- Task prompt -
Copy the listing word for word, from its opening line through the line that contains "131L89 129H81L78 131V133L77", with both ends included. Stop after that line.

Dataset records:
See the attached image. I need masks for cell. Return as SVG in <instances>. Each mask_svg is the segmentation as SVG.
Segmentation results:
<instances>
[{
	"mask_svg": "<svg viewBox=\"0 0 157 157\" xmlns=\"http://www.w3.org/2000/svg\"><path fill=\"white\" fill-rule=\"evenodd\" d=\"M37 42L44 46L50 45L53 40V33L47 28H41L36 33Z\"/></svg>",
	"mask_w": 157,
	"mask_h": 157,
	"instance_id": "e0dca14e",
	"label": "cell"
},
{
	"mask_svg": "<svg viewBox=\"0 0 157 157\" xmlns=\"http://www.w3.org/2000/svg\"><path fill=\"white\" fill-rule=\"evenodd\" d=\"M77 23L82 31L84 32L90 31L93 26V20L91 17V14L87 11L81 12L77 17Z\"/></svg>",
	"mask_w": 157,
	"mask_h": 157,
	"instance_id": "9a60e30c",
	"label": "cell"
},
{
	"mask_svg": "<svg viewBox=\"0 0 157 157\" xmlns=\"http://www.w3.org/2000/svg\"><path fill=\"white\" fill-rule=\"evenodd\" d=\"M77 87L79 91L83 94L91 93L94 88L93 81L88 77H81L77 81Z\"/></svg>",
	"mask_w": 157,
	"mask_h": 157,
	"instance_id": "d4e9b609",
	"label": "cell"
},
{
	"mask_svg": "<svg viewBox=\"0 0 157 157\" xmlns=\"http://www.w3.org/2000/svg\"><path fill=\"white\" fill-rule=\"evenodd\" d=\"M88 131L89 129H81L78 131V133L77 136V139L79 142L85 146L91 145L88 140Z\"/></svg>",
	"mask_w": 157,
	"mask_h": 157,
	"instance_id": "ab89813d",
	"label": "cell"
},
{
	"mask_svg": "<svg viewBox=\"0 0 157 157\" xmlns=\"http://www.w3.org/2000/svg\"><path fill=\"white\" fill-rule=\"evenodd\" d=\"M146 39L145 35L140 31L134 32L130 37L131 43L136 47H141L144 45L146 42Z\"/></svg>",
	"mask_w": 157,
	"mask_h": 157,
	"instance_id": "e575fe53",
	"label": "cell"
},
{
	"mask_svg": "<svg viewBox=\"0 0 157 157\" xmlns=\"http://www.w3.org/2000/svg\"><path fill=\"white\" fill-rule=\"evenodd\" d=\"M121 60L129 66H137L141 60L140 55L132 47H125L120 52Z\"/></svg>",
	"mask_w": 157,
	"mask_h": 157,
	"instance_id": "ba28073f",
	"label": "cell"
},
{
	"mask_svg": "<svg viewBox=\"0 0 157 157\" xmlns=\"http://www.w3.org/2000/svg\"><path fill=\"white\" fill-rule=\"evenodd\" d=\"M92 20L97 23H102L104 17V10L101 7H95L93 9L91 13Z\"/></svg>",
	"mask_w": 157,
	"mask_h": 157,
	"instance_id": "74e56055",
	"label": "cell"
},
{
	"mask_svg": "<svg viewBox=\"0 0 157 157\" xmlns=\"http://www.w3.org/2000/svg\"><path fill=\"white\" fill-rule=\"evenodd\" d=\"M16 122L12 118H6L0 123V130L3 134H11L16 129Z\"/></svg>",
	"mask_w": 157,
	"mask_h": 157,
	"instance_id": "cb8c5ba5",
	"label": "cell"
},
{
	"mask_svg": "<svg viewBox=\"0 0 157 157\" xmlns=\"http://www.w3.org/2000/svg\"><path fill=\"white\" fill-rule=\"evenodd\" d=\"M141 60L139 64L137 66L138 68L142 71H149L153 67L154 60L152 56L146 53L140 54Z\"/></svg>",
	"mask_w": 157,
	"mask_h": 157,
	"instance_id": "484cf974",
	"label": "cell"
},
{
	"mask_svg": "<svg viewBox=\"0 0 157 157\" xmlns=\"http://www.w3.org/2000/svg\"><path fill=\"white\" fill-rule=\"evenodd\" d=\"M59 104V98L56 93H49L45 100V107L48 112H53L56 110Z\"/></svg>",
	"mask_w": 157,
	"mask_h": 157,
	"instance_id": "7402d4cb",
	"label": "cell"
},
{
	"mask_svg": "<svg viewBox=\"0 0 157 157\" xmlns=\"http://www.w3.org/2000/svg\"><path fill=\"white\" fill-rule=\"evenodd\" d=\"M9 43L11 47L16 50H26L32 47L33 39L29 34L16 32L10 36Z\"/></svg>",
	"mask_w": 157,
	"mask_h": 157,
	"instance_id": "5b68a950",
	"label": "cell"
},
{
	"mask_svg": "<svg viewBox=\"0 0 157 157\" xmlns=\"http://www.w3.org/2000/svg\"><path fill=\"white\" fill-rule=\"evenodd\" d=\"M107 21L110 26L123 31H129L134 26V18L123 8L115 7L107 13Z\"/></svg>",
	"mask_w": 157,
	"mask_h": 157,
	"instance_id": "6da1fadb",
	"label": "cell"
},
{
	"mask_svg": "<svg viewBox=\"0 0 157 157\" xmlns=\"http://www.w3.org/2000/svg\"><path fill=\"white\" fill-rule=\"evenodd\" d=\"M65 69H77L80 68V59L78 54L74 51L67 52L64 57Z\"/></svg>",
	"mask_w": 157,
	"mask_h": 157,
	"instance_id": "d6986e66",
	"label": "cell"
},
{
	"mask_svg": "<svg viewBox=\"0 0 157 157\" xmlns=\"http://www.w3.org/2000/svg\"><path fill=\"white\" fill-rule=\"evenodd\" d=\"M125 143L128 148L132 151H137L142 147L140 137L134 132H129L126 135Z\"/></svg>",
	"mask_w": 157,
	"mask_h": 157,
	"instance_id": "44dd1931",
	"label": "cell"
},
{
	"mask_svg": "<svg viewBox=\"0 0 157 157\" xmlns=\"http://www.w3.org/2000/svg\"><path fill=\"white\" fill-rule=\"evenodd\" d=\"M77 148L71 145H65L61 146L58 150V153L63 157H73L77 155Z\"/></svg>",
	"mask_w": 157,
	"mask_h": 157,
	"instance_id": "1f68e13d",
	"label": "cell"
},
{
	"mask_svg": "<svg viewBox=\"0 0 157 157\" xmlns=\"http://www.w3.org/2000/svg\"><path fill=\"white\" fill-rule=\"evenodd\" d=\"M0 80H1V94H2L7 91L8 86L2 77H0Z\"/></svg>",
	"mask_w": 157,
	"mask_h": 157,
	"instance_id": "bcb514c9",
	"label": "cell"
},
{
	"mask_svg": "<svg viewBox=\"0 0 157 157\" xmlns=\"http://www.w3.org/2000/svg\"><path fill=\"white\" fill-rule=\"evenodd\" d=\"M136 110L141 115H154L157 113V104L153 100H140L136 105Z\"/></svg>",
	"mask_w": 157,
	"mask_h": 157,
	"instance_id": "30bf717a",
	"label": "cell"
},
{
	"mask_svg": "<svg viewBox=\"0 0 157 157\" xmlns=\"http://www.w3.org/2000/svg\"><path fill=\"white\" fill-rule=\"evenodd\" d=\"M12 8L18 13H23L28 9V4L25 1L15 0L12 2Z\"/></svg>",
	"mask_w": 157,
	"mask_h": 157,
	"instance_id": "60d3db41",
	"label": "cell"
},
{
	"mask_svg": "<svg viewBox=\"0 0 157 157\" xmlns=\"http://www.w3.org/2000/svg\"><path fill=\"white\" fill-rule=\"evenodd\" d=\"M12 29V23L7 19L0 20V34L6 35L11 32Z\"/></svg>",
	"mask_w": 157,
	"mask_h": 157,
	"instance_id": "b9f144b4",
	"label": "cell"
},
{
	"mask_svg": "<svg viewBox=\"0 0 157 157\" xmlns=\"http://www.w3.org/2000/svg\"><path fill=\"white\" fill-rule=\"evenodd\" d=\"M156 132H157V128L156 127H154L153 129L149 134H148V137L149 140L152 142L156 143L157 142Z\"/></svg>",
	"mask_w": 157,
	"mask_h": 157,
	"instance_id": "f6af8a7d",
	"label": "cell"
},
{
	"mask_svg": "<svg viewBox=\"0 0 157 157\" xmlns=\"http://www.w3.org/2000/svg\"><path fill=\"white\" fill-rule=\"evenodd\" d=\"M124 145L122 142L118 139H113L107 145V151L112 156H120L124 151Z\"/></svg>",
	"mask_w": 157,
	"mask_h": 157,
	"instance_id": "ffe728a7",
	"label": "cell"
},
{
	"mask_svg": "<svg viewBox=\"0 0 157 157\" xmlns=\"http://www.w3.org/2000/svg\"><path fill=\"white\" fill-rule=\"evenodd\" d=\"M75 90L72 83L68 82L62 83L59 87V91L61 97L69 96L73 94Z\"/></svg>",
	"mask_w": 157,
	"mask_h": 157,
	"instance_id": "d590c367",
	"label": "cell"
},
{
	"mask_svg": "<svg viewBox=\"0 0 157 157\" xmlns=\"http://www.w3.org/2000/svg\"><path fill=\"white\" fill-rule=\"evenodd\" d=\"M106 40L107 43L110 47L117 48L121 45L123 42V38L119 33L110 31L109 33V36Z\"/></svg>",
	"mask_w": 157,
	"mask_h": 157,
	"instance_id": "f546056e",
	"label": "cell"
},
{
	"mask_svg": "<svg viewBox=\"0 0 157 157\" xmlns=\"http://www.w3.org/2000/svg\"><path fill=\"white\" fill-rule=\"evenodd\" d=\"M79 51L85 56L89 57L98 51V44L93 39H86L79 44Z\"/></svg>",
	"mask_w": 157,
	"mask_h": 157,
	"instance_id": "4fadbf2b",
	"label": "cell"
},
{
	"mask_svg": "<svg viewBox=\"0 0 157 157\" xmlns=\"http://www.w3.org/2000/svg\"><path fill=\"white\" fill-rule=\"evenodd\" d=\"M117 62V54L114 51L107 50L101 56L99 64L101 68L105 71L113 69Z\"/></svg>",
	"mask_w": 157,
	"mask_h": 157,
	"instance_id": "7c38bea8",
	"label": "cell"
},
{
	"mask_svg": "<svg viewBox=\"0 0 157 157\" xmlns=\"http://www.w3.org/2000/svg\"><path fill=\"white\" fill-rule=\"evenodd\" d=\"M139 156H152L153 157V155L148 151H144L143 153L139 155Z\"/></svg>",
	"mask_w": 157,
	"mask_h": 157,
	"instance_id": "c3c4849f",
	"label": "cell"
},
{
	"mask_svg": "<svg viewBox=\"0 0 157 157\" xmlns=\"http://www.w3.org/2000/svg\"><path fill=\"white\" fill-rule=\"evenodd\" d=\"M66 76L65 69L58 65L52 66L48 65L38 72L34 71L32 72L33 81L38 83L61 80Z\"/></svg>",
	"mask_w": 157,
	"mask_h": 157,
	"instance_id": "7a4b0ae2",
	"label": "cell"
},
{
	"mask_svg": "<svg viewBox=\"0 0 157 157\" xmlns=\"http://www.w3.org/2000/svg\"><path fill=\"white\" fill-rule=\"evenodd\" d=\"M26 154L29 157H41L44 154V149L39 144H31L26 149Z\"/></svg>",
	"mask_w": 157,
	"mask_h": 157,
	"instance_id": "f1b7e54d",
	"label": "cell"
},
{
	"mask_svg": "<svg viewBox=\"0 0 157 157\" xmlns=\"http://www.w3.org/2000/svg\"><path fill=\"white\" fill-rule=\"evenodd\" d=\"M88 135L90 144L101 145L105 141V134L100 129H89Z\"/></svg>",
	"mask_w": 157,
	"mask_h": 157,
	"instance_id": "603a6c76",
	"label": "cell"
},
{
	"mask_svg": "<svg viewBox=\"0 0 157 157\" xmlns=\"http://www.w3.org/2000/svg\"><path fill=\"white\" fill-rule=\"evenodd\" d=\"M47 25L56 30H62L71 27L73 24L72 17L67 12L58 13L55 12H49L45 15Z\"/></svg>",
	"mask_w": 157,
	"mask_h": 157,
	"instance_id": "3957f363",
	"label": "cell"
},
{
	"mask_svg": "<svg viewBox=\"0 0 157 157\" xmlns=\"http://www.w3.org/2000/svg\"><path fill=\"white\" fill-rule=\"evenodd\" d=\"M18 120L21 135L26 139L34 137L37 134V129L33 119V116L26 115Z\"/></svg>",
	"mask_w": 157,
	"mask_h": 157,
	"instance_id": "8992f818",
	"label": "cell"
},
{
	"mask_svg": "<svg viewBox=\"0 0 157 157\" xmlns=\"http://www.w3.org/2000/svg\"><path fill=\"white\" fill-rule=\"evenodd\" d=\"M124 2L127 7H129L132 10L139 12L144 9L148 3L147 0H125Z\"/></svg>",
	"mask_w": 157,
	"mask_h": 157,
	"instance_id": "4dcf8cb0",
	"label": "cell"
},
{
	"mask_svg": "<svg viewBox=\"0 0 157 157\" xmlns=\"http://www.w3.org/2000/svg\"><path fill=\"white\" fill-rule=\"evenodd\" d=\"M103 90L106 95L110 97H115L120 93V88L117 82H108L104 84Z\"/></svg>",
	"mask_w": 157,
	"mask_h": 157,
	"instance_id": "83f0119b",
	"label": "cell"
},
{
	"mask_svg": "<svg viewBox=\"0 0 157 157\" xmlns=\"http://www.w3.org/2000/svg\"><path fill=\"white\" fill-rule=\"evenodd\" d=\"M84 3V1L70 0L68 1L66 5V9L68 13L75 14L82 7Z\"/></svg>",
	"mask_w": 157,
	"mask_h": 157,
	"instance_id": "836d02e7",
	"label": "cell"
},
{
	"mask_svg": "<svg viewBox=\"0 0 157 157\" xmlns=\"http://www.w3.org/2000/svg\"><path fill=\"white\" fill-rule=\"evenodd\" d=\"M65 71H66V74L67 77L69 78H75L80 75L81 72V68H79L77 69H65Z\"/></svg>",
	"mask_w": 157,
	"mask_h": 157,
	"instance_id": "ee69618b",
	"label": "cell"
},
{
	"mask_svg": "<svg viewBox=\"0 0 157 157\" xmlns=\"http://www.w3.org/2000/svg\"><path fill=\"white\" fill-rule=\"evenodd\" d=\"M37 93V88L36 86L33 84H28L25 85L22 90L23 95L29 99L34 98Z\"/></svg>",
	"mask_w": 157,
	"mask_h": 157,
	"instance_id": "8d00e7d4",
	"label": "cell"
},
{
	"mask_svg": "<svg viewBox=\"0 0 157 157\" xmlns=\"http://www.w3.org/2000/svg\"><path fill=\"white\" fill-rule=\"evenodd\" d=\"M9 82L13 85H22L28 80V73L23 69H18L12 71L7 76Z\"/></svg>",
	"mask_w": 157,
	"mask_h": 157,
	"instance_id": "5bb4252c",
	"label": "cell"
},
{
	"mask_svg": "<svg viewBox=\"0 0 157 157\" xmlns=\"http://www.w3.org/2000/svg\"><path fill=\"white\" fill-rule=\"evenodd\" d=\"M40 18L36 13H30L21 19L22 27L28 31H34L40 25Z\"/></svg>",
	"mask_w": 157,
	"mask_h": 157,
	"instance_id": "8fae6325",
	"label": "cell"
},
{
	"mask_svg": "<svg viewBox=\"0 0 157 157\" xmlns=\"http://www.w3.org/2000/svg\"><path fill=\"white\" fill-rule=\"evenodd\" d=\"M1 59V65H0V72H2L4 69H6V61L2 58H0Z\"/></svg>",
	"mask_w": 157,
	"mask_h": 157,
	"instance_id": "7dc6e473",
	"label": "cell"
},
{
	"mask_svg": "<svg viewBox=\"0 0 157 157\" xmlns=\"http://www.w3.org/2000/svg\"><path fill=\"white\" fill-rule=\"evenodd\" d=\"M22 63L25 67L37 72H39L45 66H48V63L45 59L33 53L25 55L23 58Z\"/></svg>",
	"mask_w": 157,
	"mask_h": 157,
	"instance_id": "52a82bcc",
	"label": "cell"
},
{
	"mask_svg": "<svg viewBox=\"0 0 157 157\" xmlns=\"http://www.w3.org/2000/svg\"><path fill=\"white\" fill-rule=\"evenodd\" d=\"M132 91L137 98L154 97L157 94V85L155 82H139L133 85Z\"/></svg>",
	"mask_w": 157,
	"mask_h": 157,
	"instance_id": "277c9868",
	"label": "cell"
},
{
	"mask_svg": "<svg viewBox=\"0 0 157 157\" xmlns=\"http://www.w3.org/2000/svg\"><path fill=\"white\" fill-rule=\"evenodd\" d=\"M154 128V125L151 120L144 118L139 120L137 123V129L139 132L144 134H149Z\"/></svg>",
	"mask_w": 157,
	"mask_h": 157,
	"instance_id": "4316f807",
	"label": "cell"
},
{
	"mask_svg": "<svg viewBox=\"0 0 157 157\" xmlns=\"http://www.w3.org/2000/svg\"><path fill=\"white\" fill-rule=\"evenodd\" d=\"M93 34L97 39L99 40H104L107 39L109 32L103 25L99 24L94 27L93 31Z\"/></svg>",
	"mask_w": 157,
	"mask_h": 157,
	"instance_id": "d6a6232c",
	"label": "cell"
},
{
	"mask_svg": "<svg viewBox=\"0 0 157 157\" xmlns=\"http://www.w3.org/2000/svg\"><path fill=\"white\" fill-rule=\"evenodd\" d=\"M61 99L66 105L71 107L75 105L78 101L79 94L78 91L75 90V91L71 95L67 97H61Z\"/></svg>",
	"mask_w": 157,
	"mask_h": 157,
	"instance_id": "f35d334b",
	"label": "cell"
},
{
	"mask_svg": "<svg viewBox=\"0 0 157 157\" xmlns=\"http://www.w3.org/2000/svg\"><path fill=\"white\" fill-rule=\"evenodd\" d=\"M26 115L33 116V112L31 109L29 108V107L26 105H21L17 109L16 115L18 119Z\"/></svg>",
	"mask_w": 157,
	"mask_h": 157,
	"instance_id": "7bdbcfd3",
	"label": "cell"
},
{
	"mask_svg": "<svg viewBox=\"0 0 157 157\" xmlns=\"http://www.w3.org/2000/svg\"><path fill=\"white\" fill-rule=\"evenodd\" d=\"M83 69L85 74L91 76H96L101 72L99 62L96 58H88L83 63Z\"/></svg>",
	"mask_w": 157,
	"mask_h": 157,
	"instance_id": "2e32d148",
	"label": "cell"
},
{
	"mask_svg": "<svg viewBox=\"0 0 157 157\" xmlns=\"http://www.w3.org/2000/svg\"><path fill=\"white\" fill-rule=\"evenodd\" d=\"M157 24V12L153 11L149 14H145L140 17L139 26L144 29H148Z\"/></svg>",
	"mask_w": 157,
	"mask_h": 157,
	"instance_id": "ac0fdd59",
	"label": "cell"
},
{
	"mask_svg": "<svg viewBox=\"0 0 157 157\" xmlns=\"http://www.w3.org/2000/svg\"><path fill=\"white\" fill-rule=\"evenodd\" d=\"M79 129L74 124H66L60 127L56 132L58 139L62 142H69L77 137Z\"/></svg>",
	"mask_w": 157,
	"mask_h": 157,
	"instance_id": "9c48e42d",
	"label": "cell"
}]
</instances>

- Correct output -
See the attached image. I need masks for cell. Return as SVG in <instances>. Each mask_svg is the segmentation as SVG.
Segmentation results:
<instances>
[{
	"mask_svg": "<svg viewBox=\"0 0 157 157\" xmlns=\"http://www.w3.org/2000/svg\"><path fill=\"white\" fill-rule=\"evenodd\" d=\"M37 42L44 46L50 45L53 40V33L47 28H41L36 33Z\"/></svg>",
	"mask_w": 157,
	"mask_h": 157,
	"instance_id": "e0dca14e",
	"label": "cell"
},
{
	"mask_svg": "<svg viewBox=\"0 0 157 157\" xmlns=\"http://www.w3.org/2000/svg\"><path fill=\"white\" fill-rule=\"evenodd\" d=\"M77 23L82 31L84 32L90 31L93 26V20L91 17V14L87 11L81 12L77 17Z\"/></svg>",
	"mask_w": 157,
	"mask_h": 157,
	"instance_id": "9a60e30c",
	"label": "cell"
},
{
	"mask_svg": "<svg viewBox=\"0 0 157 157\" xmlns=\"http://www.w3.org/2000/svg\"><path fill=\"white\" fill-rule=\"evenodd\" d=\"M77 87L79 91L83 94L91 93L94 88L93 81L88 77H81L77 81Z\"/></svg>",
	"mask_w": 157,
	"mask_h": 157,
	"instance_id": "d4e9b609",
	"label": "cell"
},
{
	"mask_svg": "<svg viewBox=\"0 0 157 157\" xmlns=\"http://www.w3.org/2000/svg\"><path fill=\"white\" fill-rule=\"evenodd\" d=\"M88 131L89 129H81L78 131V133L77 136V139L79 142L85 146L91 145L88 140Z\"/></svg>",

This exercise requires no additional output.